Wen immer man auch fragt, ob SVP-Vizepräsident Christoph Blocher (ein Gegner des biometrischen Schweizer Passes) oder CVP-Chef Christophe Darbellay (ein Befürworter), alle sagen hinter vorgehaltener Hand dasselbe: Sind erst einmal alle Fingerabdrücke der Schweizerinnen und Schweizer in der zentralen Datenbank erfasst, braucht es nur noch ein Verbrechen, das die Bevölkerung aufwühlt, und schon werden die Behörden die Fingerabdruck-Sammlung des neuen Biometrie-Ausweises auch zu Fahndungszwecken nutzen wollen.

Die zentrale Biometrie-Datenbank: Sie ist der umstrittenste Punkt in der Vorlage, über die nächsten Sonntag abgestimmt wird. Zwar verbietet das Gesetz die Verwendung der Daten für die Fahndung nach Verbrechern, zudem entsprechen die erfassten Fingerabdrücke nicht den Qualitätsansprüchen der Polizei. Um Tätern auf die Spur zu kommen, würden die Daten aber allemal ausreichen.

Das sieht auch FDP-Nationalrätin Doris Fiala so – und bricht eine Woche vor der Abstimmung das Tabu: «Ich bin der Meinung, die biometrischen Passdaten sollten auch für Fahndungen benutzt werden können», sagt sie zum «Sonntag».

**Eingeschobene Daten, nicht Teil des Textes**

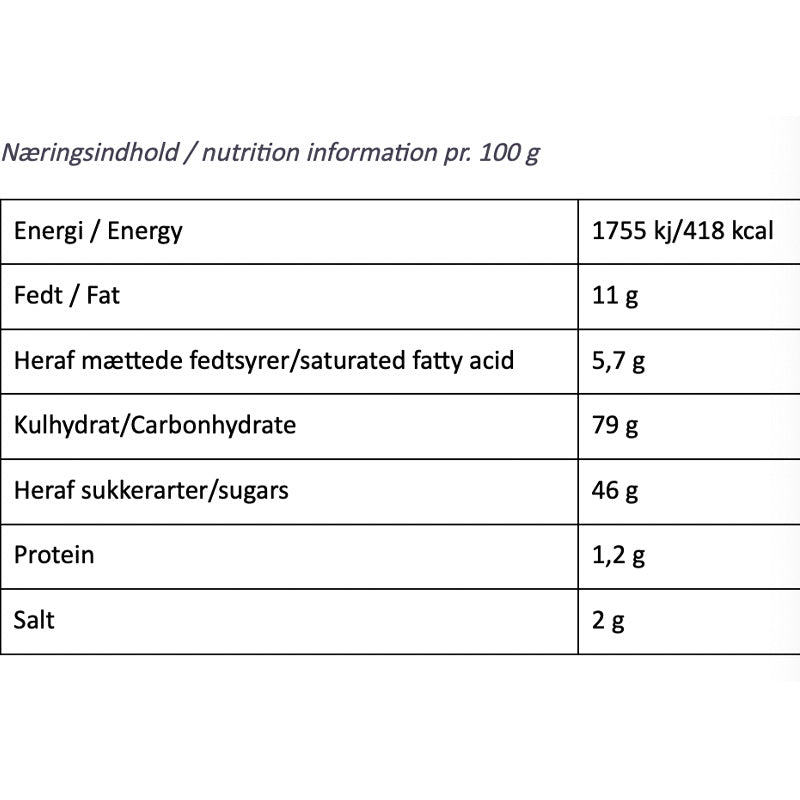 Næringsindhold / nutrition information pr. 100 g

| Energi / Energy | 1755 kj/418 kcal |
|---|---|
| Fedt / Fat | 11 g |
| Heraf mættede fedtsyrer/saturated fatty acid | 5,7 g |
| Kulhydrat/Carbonhydrate | 79 g |
| Heraf sukkerarter/sugars | 46 g |
| Protein | 1,2 g |
| Salt | 2 g |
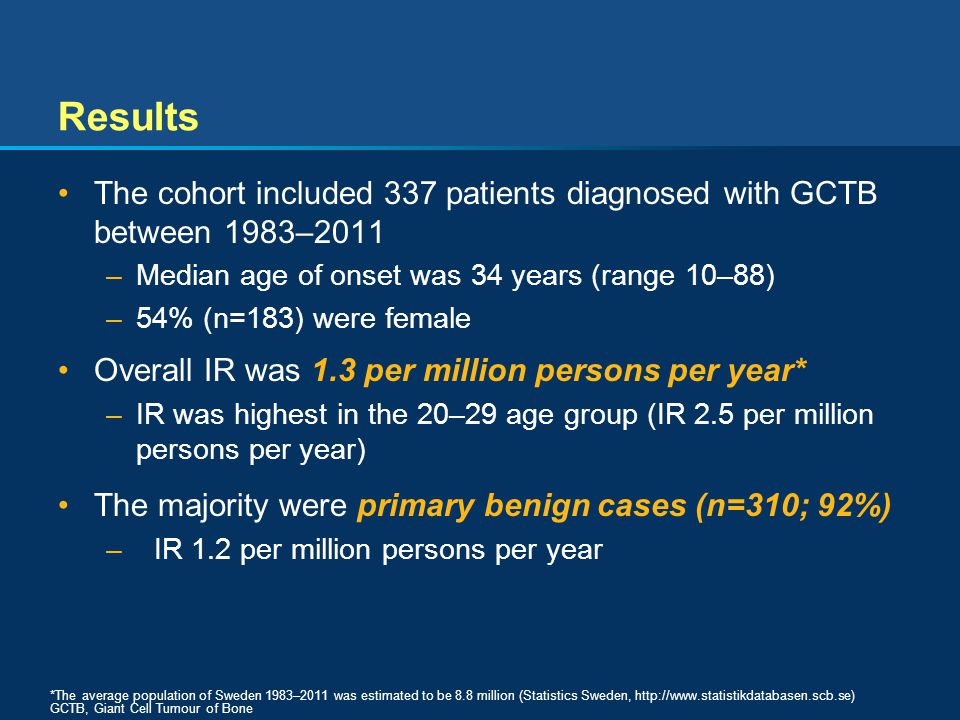 Results

• The cohort included 337 patients diagnosed with GCTB between 1983–2011
– Median age of onset was 34 years (range 10–88)
– 54% (n=183) were female

• Overall IR was 1.3 per million persons per year*
– IR was highest in the 20–29 age group (IR 2.5 per million persons per year)

• The majority were primary benign cases (n=310; 92%)
– IR 1.2 per million persons per year

*The average population of Sweden 1983–2011 was estimated to be 8.8 million (Statistics Sweden, http://www.statistikdatabasen.scb.se)
GCTB, Giant Cell Tumour of Bone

Allerdings, so schränkt sie ein, «nur im Fall von Schwer-verbrechen». Sie spricht aus, was andere Politiker bisher nicht offen zugeben wollten: «Kommt es zu einer Entführung wie in jenem Fall von Lucie und gäbe es auch nur geringste Chancen, den Täter dank der Datenbank zu identifizieren, wird das Verwendungsverbot für die Fahnder sowieso sofort zur Debatte stehen.»

Mit Fiala bricht kurz vor der Abstimmung ausgerechnet eine Freisinnige eine Lanze für die Verbrecherjagd mittels der Biometrie-Daten. Fiala, die sich derzeit in Sicherheitspolitik weiterbildet, begründet dies ganz pragmatisch: «Wir leben in Zeiten, in denen wir uns in der Abwägung zwischen Sicherheit und Freiheit für die Sicherheit entscheiden müs-sen. Diese Entwicklung macht auch vor Freisinnigen nicht Halt.»